Home Football UK vs. Ole Miss: Kentucky’s got the ‘blues’

UK vs. Ole Miss: Kentucky’s got the ‘blues’

BY JEFF ZURCHER

Color Guard

“The Cats left pre-game warm-ups with white caps and returned from the locker room with metallic midnight-blue bonnets.”


Colors matter.

Just ask Prince (or the “Artist,” or that symbol thingamajig that we can’t print because we don’t have the font for it, or whatever he’s called now) about Purple Rain. Ask all those aliens about the Men In Black. Ask Siegfried and Roy about White Tigers.

Ask every make-up artist in the mall. Ask every used car salesman. Ask every kindergarten teacher.

Ask all those women who had their “colors done” in the ’80s. (If you ask me, that was a scam.)

Ask Alex Schauss, Dr. Alexander G. Schauss, Ph.D., the President of the American Institute for Biosocial Research.

Schauss was the first to claim that Baker-Miller Pink®, known as “drunk tank pink,” calmed irate imprisoned individuals.
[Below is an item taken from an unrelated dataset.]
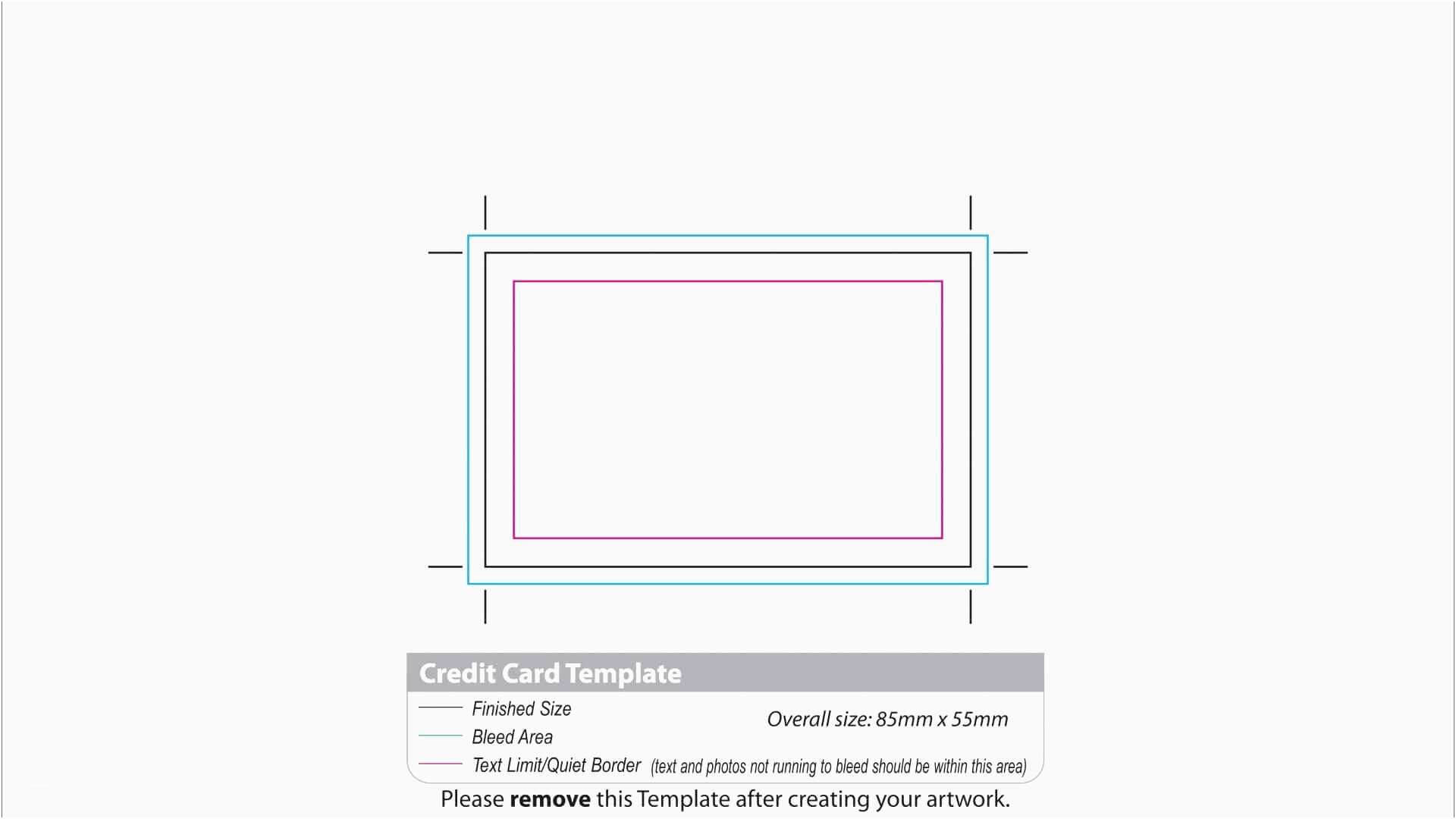 Ms Word Business Card Template Blank Free Sample Kit With Credit Card Size Template For Word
“Even if a person tries to be angry or aggressive in the presence of pink, he can’t. The heart muscles can’t race fast enough. It’s a tranquilizing color that saps your energy. Even the color-blind are tranquilized by pink rooms.” 1

The color is now being used in more than 1400 government hospitals and correctional facilities in the U.S.

Amen.

College football coaches were soon to catch on.
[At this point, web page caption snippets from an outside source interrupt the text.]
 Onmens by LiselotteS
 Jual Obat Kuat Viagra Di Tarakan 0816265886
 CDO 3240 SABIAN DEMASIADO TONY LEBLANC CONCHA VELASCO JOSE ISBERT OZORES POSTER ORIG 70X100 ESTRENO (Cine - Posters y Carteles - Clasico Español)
According to the Honolulu Star Bulletin, in 1991, University of Hawaii assistant coach George Lumkin noticed that the visitor locker rooms at the University of Iowa and at Colorado State University were painted pink (either the Baker-Miller variety or some similar hue) – in order to calm the visiting teams’ demeanors.
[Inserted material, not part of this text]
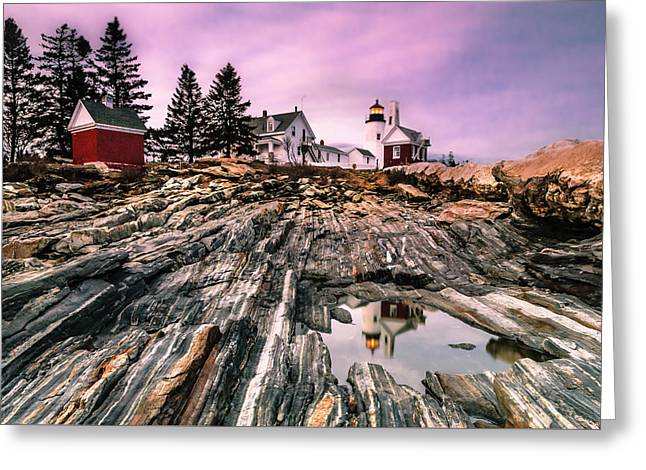 Maine Pemaquid Lighthouse Reflection In Summer Greeting Card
Lumkin got mad, or as close to mad as one can get when in a pink room. And he complained.

Thereafter, the Western Athletic Conference, in which Hawaii participates (and Colorado State used to), implemented a rule stating that the visiting team’s locker room can’t be painted a different color than the home team’s.

At the University of Kentucky, the locker room walls are white. And for decades, the helmets have been too.

But last Saturday against Ole Miss, Kentucky got the blues.

The Cats left pre-game warm-ups with white caps and returned from the locker room with metallic midnight-blue bonnets.

“We’ve had those helmets for a while,” said Kentucky coach Guy Morriss, “we were just waiting for the right time to break them out.”

Going into the game at 1-2, last Saturday was a fine time for that break out (or a break out of any other kind).

And the helmets were a fine surprise – not just to the fans, but to the players as well.

“The blue helmets were the coaches’ decision. They got us psyched up,” said junior running back Martez Johnson, who turned in 39 yards on 9 carries versus the Rebels.

“We liked something different.”

But what the fans and players would have liked even more were different results. The Cats dropped their eleventh-straight SEC game with a 42-31 defeat.

“It’s always important to look good,” said senior safety Patrick Wiggins. “But we didn’t play good. We were flat.”

And ironically, one of the reasons for Kentucky’s complacency, Wiggins believes, was due to the new blue helmets.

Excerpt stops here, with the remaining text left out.